Le practice hocha la tête.
— Oui c’est tout à fait exact. Nous avons reçu des cas de graves troubles intestinaux. Ce sont des soldats du Comte palatin qui sont concernés. Nous devons rester vigilants, que nous ne soyons pas face à une épidémie. C’est pour cela que j’ai pris des mesures drastiques. Tous ces malades sont isolés dans un bâtiment à part que nous avons aménagé à la hâte. Pour le moment ce ne sont que quelques cas, mais je connais ce genre de situation et ce doit être surveillé de près.
— Je n’ai aucun doute sur votre efficacité, Maître.
Hugues se tourna vers l’assemblée.
— Bien. Je vais clore ce conseil. Mais avant cela, je souhaite remercier l’Église pour ses efforts.

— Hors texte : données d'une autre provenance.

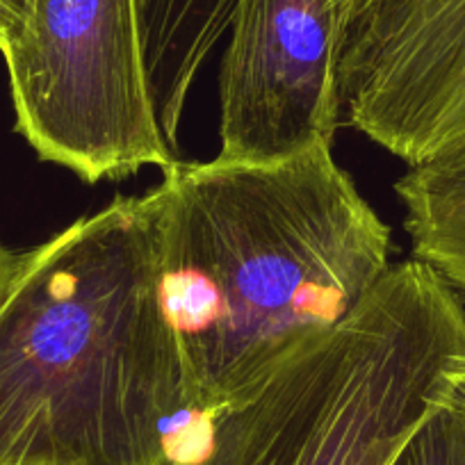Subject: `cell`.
Returning <instances> with one entry per match:
<instances>
[{"mask_svg":"<svg viewBox=\"0 0 465 465\" xmlns=\"http://www.w3.org/2000/svg\"><path fill=\"white\" fill-rule=\"evenodd\" d=\"M151 194L192 418L333 329L391 270V226L331 146L261 164L173 160Z\"/></svg>","mask_w":465,"mask_h":465,"instance_id":"obj_1","label":"cell"},{"mask_svg":"<svg viewBox=\"0 0 465 465\" xmlns=\"http://www.w3.org/2000/svg\"><path fill=\"white\" fill-rule=\"evenodd\" d=\"M183 415L153 194L21 253L0 303V465H163Z\"/></svg>","mask_w":465,"mask_h":465,"instance_id":"obj_2","label":"cell"},{"mask_svg":"<svg viewBox=\"0 0 465 465\" xmlns=\"http://www.w3.org/2000/svg\"><path fill=\"white\" fill-rule=\"evenodd\" d=\"M463 354L459 292L418 258L391 265L351 315L194 415L163 465H388Z\"/></svg>","mask_w":465,"mask_h":465,"instance_id":"obj_3","label":"cell"},{"mask_svg":"<svg viewBox=\"0 0 465 465\" xmlns=\"http://www.w3.org/2000/svg\"><path fill=\"white\" fill-rule=\"evenodd\" d=\"M149 0H33L0 48L16 131L39 158L84 183L119 181L176 160L146 71Z\"/></svg>","mask_w":465,"mask_h":465,"instance_id":"obj_4","label":"cell"},{"mask_svg":"<svg viewBox=\"0 0 465 465\" xmlns=\"http://www.w3.org/2000/svg\"><path fill=\"white\" fill-rule=\"evenodd\" d=\"M351 0H238L222 60V151L276 163L331 146L338 69Z\"/></svg>","mask_w":465,"mask_h":465,"instance_id":"obj_5","label":"cell"},{"mask_svg":"<svg viewBox=\"0 0 465 465\" xmlns=\"http://www.w3.org/2000/svg\"><path fill=\"white\" fill-rule=\"evenodd\" d=\"M386 46L409 126L433 158L465 146V0H388Z\"/></svg>","mask_w":465,"mask_h":465,"instance_id":"obj_6","label":"cell"},{"mask_svg":"<svg viewBox=\"0 0 465 465\" xmlns=\"http://www.w3.org/2000/svg\"><path fill=\"white\" fill-rule=\"evenodd\" d=\"M238 0H149L146 71L160 131L176 151L187 96L219 39L231 30Z\"/></svg>","mask_w":465,"mask_h":465,"instance_id":"obj_7","label":"cell"},{"mask_svg":"<svg viewBox=\"0 0 465 465\" xmlns=\"http://www.w3.org/2000/svg\"><path fill=\"white\" fill-rule=\"evenodd\" d=\"M395 192L415 258L465 294V146L411 167Z\"/></svg>","mask_w":465,"mask_h":465,"instance_id":"obj_8","label":"cell"},{"mask_svg":"<svg viewBox=\"0 0 465 465\" xmlns=\"http://www.w3.org/2000/svg\"><path fill=\"white\" fill-rule=\"evenodd\" d=\"M388 465H465V413L433 406Z\"/></svg>","mask_w":465,"mask_h":465,"instance_id":"obj_9","label":"cell"},{"mask_svg":"<svg viewBox=\"0 0 465 465\" xmlns=\"http://www.w3.org/2000/svg\"><path fill=\"white\" fill-rule=\"evenodd\" d=\"M438 404L465 413V354L456 356L442 374V391Z\"/></svg>","mask_w":465,"mask_h":465,"instance_id":"obj_10","label":"cell"},{"mask_svg":"<svg viewBox=\"0 0 465 465\" xmlns=\"http://www.w3.org/2000/svg\"><path fill=\"white\" fill-rule=\"evenodd\" d=\"M33 0H0V48L24 25Z\"/></svg>","mask_w":465,"mask_h":465,"instance_id":"obj_11","label":"cell"},{"mask_svg":"<svg viewBox=\"0 0 465 465\" xmlns=\"http://www.w3.org/2000/svg\"><path fill=\"white\" fill-rule=\"evenodd\" d=\"M21 253H12L10 249H5L0 244V303L5 302L7 292L12 288V281H15L16 270H19Z\"/></svg>","mask_w":465,"mask_h":465,"instance_id":"obj_12","label":"cell"}]
</instances>
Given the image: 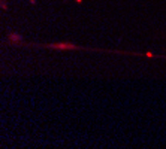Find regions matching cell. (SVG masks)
Wrapping results in <instances>:
<instances>
[{
  "mask_svg": "<svg viewBox=\"0 0 166 149\" xmlns=\"http://www.w3.org/2000/svg\"><path fill=\"white\" fill-rule=\"evenodd\" d=\"M50 48H56V49H75L76 46L72 43H51L48 45Z\"/></svg>",
  "mask_w": 166,
  "mask_h": 149,
  "instance_id": "cell-1",
  "label": "cell"
},
{
  "mask_svg": "<svg viewBox=\"0 0 166 149\" xmlns=\"http://www.w3.org/2000/svg\"><path fill=\"white\" fill-rule=\"evenodd\" d=\"M12 37H14L12 40H20V36H17V34H12Z\"/></svg>",
  "mask_w": 166,
  "mask_h": 149,
  "instance_id": "cell-2",
  "label": "cell"
},
{
  "mask_svg": "<svg viewBox=\"0 0 166 149\" xmlns=\"http://www.w3.org/2000/svg\"><path fill=\"white\" fill-rule=\"evenodd\" d=\"M76 2H78V3H81V2H82V0H76Z\"/></svg>",
  "mask_w": 166,
  "mask_h": 149,
  "instance_id": "cell-3",
  "label": "cell"
}]
</instances>
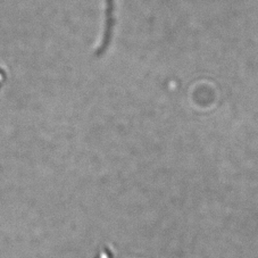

Tous les regards se tournèrent vers le prélat Odon de Villars, jusqu’ici resté silencieux, au grand soulagement de Hugues.
— Je salue, Monseigneur, le soutien du clergé dans l’accueil des réfugiés.
Le prélat inclina la tête avec componction.
— La charité chrétienne, mon fils. C’est notre devoir.
Hugues se redressa, évitant de prolonger l’échange. Il craignait que le prélat ne saisisse l’occasion pour relancer ses sempiternelles revendications. Il se leva, posant les mains sur la table.
— Ce sera tout. Je vous remercie. Que chacun retourne à sa tâche.
La séance était levée. Mais les préoccupations, elles, restaient bien présentes.